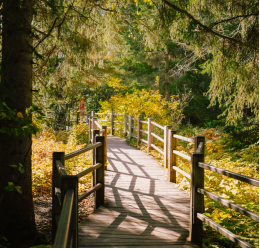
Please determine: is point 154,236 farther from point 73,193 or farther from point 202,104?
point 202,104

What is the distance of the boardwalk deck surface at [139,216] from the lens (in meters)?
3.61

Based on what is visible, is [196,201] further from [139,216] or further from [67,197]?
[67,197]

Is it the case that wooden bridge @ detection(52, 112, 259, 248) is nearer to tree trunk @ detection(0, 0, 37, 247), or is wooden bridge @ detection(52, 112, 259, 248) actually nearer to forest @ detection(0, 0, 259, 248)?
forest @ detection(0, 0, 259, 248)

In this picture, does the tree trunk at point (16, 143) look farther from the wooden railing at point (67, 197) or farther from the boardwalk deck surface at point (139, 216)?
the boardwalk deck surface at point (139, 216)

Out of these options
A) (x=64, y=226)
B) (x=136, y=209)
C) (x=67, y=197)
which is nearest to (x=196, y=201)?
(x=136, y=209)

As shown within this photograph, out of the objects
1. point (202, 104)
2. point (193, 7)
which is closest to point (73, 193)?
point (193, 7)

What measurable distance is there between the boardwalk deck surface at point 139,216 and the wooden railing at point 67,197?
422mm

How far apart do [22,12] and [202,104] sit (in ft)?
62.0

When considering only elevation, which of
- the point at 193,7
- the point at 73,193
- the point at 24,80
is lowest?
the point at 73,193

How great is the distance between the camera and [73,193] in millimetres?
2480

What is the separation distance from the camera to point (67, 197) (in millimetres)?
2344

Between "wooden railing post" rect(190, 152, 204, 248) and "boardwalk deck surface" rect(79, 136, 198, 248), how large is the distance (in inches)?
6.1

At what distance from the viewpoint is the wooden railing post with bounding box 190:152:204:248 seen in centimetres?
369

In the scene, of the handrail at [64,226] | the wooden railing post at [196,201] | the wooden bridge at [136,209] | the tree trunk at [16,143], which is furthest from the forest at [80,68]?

* * *

> [Goal]:
Update the material starting at the line with "At what distance" and ending with its last line by swapping "handrail" for "guardrail". Keep everything else the same.

> [Correct answer]:
At what distance from the viewpoint is the wooden railing post with bounding box 190:152:204:248 seen in centimetres?
369

In the scene, of the guardrail at [64,226] | the wooden railing post at [196,201] | the wooden bridge at [136,209] | the tree trunk at [16,143], which is furthest from the forest at [80,68]?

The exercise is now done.